◆ **Written problem**: Print every line of the material below word for word, leaving out the pictures.

Start of Dataset entries

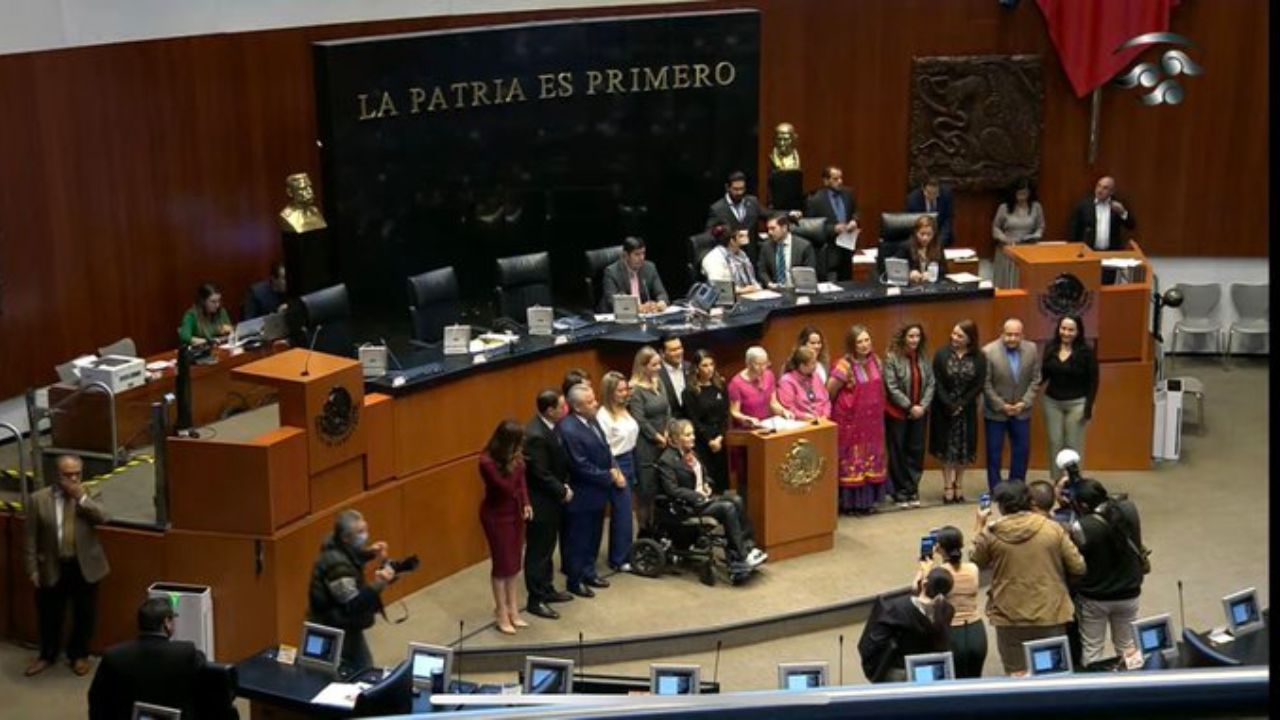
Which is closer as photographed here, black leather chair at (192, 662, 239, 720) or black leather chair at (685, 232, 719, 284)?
black leather chair at (192, 662, 239, 720)

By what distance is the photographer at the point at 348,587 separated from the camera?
Result: 341 inches

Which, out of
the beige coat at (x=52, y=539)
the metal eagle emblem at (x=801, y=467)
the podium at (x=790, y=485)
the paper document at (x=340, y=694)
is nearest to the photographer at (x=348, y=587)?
the paper document at (x=340, y=694)

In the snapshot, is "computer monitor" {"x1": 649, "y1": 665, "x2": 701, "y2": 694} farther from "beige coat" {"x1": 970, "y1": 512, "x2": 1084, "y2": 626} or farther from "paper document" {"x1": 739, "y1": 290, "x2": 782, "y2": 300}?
"paper document" {"x1": 739, "y1": 290, "x2": 782, "y2": 300}

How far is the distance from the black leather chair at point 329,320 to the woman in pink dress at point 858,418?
308cm

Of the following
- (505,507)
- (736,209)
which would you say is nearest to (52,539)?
(505,507)

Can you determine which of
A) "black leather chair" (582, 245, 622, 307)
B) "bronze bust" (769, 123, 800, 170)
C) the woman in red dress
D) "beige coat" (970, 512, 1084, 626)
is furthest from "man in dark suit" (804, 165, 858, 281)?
"beige coat" (970, 512, 1084, 626)

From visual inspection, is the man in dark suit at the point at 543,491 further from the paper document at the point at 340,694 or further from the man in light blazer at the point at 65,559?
the paper document at the point at 340,694

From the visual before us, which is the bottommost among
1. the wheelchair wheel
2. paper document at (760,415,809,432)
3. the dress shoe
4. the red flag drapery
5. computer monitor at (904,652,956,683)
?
the dress shoe

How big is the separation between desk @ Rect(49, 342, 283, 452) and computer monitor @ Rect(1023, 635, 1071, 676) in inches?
199

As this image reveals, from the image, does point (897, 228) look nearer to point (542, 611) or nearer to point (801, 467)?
point (801, 467)

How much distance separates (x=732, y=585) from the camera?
37.0 feet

End of Dataset entries

◆ **Output for this task**:
Which is closer as photographed here, black leather chair at (192, 662, 239, 720) or black leather chair at (685, 232, 719, 284)?
black leather chair at (192, 662, 239, 720)

By what distance is the photographer at the point at 348,587 separated from the camera?
Result: 341 inches

Which, out of
the beige coat at (x=52, y=539)
the metal eagle emblem at (x=801, y=467)
the podium at (x=790, y=485)
the paper document at (x=340, y=694)
is nearest to the photographer at (x=348, y=587)?
the paper document at (x=340, y=694)

In the snapshot, is "computer monitor" {"x1": 649, "y1": 665, "x2": 701, "y2": 694} farther from "beige coat" {"x1": 970, "y1": 512, "x2": 1084, "y2": 626} or farther from "paper document" {"x1": 739, "y1": 290, "x2": 782, "y2": 300}?
"paper document" {"x1": 739, "y1": 290, "x2": 782, "y2": 300}

How far is the distance from the black leather chair at point 329,320 to the woman in pink dress at point 858,418?
308cm

Of the following
- (505,507)
- (736,209)
which would you say is nearest to (52,539)?
(505,507)

Can you determine which of
A) "black leather chair" (582, 245, 622, 307)
B) "bronze bust" (769, 123, 800, 170)
C) the woman in red dress
D) "beige coat" (970, 512, 1084, 626)
is furthest from "man in dark suit" (804, 165, 858, 281)?
"beige coat" (970, 512, 1084, 626)

From visual inspection, is the man in dark suit at the point at 543,491 further from the paper document at the point at 340,694 or further from the man in light blazer at the point at 65,559?
the paper document at the point at 340,694

From the visual before us, which is the bottommost among
1. the wheelchair wheel
2. paper document at (760,415,809,432)
3. the dress shoe
4. the red flag drapery
5. computer monitor at (904,652,956,683)
?
the dress shoe

How big is the separation between desk @ Rect(49, 342, 283, 452) and computer monitor @ Rect(1023, 635, 1071, 676) in inches?
199

As this image reveals, from the image, does point (897, 228) look nearer to point (542, 611) or nearer to point (801, 467)?
point (801, 467)

How much distance separates (x=732, y=585) from the camera?
37.0 feet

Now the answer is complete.